- Document passage -
begin

Explanation: Equitable distribution addresses controlled dissemination so favored internal or external recipients do not receive research ahead of others.

The key concept is equitable distribution of research reports. In research supervision, firms use controlled dissemination channels to reduce the risk that selected employees or preferred customers receive a report before other entitled recipients.

This scenario describes a dissemination control, not a conflict-separation control. In the research context, firms are expected to maintain policies and procedures reasonably designed to promote equitable distribution of research reports and prevent selective dissemination to favored internal or external recipients. Using a controlled platform with simultaneous access for entitled users is a classic way to manage that risk. The main issue is fairness and consistent release timing, not whether research and investment banking personnel are separated. A close distractor is the concept of an information barrier, but that addresses improper information flow between functions rather than equal release of a finished research product.

  • Information barrier addresses separation of sensitive information between departments, not the timing of report access among recipients.
  • Restricted list limits activity in certain securities because of conflicts or material information concerns; it is not a distribution-channel control.
  • Quiet period refers to communication limits around certain offerings or events, not equalized research release procedures.

Question 6

A broker-dealer is the placement agent for a private offering sold offshore to non-U.S. persons under Regulation S. After closing, a registered representative drafts instructions for purchasers and operations staff about resale requests and legend removal. The principal reviews the draft. Which statement is INCORRECT?

end

- Supplied information -
begin

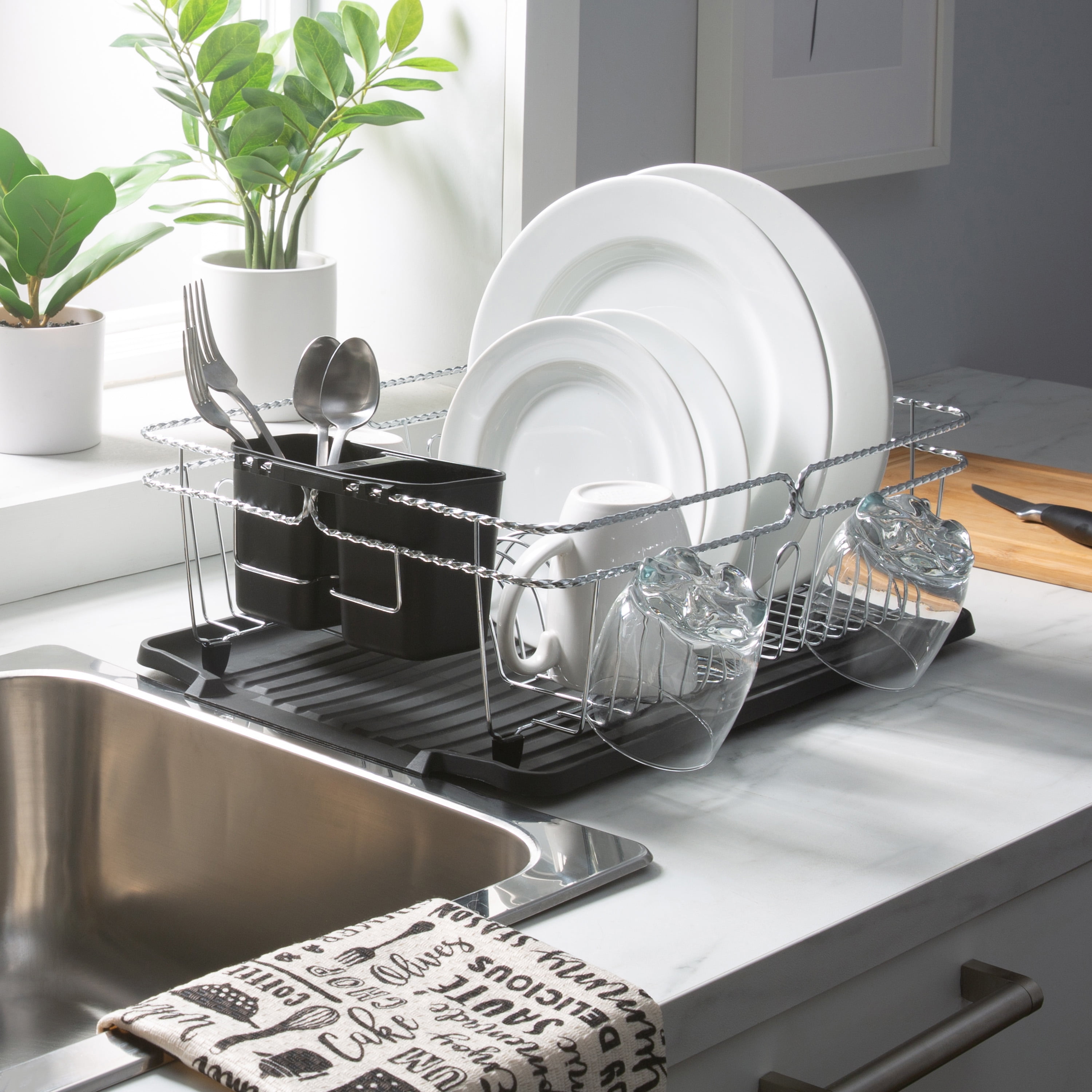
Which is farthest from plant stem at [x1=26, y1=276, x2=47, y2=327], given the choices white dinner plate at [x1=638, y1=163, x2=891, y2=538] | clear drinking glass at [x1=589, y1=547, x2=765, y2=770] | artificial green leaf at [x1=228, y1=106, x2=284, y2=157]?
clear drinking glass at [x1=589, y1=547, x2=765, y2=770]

end
begin

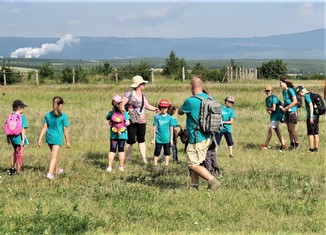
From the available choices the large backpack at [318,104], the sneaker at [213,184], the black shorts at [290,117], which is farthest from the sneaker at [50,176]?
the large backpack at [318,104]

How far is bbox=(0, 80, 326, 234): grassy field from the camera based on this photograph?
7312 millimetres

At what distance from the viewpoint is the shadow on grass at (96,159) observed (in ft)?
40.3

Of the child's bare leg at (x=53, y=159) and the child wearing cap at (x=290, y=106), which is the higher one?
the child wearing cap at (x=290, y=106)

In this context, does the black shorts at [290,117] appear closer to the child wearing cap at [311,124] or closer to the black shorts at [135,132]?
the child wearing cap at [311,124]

end

- Exercise -
Extend the securities-exam passage on research distribution and Regulation S resales, picking up right after its last sentence.

- Result below -
  • A. A restrictive-legend removal request may require issuer or counsel support.
  • B. Because the original sale was offshore, purchasers may immediately resell into the U.S. market without further conditions.
  • C. Legends and transfer limits should remain until resale conditions are met.
  • D. Resale-related communications about restricted shares should receive principal review.

Best answer: B

Explanation: An offshore sale under Regulation S does not automatically eliminate distribution compliance conditions, resale limits, or legend controls.

The inaccurate statement is the one treating an offshore sale as a free pass for immediate U.S. resales. Regulation S offerings can still involve distribution compliance conditions, restrictive legends, and transfer controls that require supervisory attention before securities move into the U.S. market.

The core issue is supervision of distribution restrictions after an exempt offshore offering. A principal should not assume that securities sold under Regulation S may be freely resold into the U.S. market immediately just because the initial transaction occurred offshore. Restricted securities may carry legends, transfer limits, and conditions tied to the exemption and the distribution compliance period. When resale questions arise, the firm should follow its controls for restricted securities, including reviewing customer communications, confirming whether conditions have been satisfied, and obtaining any needed issuer, transfer-agent, or counsel support before legend removal or transfer processing.

The closest distractors describe normal supervisory controls: keep restrictions in place until conditions are met, review legend-removal requests carefully, and escalate resale communications for principal oversight.

  • Keep legends in place is acceptable because restrictive legends and transfer limits remain relevant until the resale conditions are satisfied.
  • Require support for legend removal is acceptable because firms commonly need issuer, transfer-agent, or counsel documentation before processing removal.
  • Principal review of communications is acceptable because resale guidance on restricted securities creates supervisory and distribution-risk issues.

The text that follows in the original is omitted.